Part of a data file:
::::::::
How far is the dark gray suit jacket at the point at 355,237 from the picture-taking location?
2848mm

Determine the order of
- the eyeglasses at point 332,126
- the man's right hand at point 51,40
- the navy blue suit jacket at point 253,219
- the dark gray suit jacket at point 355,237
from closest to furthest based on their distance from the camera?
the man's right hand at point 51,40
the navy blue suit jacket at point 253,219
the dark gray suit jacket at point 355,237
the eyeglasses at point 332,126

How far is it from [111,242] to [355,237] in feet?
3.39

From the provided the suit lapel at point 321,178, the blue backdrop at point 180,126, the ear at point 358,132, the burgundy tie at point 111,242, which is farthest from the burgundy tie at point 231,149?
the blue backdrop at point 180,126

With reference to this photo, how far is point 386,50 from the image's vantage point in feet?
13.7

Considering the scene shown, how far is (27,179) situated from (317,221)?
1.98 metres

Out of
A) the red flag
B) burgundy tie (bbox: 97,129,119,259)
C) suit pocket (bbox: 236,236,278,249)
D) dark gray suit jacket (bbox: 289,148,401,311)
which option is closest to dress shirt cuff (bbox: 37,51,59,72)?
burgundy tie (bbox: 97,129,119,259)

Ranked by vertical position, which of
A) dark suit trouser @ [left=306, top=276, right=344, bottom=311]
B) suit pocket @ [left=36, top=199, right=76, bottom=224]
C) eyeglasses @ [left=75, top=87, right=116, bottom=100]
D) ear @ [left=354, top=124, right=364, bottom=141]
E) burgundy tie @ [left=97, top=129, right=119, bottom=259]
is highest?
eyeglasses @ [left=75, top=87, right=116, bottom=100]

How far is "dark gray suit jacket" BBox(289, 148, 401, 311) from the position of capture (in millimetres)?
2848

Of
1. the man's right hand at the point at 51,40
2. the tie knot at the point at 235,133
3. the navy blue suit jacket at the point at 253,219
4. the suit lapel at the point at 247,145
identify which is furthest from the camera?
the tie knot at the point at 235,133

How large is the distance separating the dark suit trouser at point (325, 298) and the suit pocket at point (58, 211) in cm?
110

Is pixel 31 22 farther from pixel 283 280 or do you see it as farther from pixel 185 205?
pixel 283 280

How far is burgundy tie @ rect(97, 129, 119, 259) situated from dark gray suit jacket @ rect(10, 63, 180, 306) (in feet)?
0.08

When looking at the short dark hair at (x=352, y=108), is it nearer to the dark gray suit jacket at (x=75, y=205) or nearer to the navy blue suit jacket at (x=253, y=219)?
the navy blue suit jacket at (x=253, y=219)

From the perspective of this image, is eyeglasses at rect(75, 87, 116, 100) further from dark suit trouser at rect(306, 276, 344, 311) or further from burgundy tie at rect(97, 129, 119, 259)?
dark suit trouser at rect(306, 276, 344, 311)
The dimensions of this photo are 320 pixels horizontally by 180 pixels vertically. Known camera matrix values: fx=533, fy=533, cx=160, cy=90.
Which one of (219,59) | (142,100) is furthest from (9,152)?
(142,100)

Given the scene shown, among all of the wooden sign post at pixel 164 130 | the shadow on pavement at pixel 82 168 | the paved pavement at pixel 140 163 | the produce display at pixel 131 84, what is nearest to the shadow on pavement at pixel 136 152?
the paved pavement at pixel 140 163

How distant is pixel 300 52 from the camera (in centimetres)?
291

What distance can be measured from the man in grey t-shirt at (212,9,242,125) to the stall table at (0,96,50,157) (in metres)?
::::::::
§ EXERCISE DETAILS
Rewrite the material from the line containing "From the perspective" through the end, changing "wooden sign post" to "wooden signpost" and leaving everything else as it is.

§ THE REPLY
From the perspective of this image, is eyeglasses at rect(75, 87, 116, 100) further from dark suit trouser at rect(306, 276, 344, 311) or further from burgundy tie at rect(97, 129, 119, 259)?
dark suit trouser at rect(306, 276, 344, 311)
The dimensions of this photo are 320 pixels horizontally by 180 pixels vertically. Known camera matrix values: fx=533, fy=533, cx=160, cy=90.
Which one of (219,59) | (142,100) is furthest from (9,152)?
(142,100)

Given the scene shown, among all of the wooden signpost at pixel 164 130 | the shadow on pavement at pixel 82 168 | the paved pavement at pixel 140 163 | the produce display at pixel 131 84, what is nearest to the shadow on pavement at pixel 136 152?
the paved pavement at pixel 140 163

How distant is pixel 300 52 from the camera (in centimetres)?
291

What distance can be measured from the man in grey t-shirt at (212,9,242,125) to the stall table at (0,96,50,157) (in metres)?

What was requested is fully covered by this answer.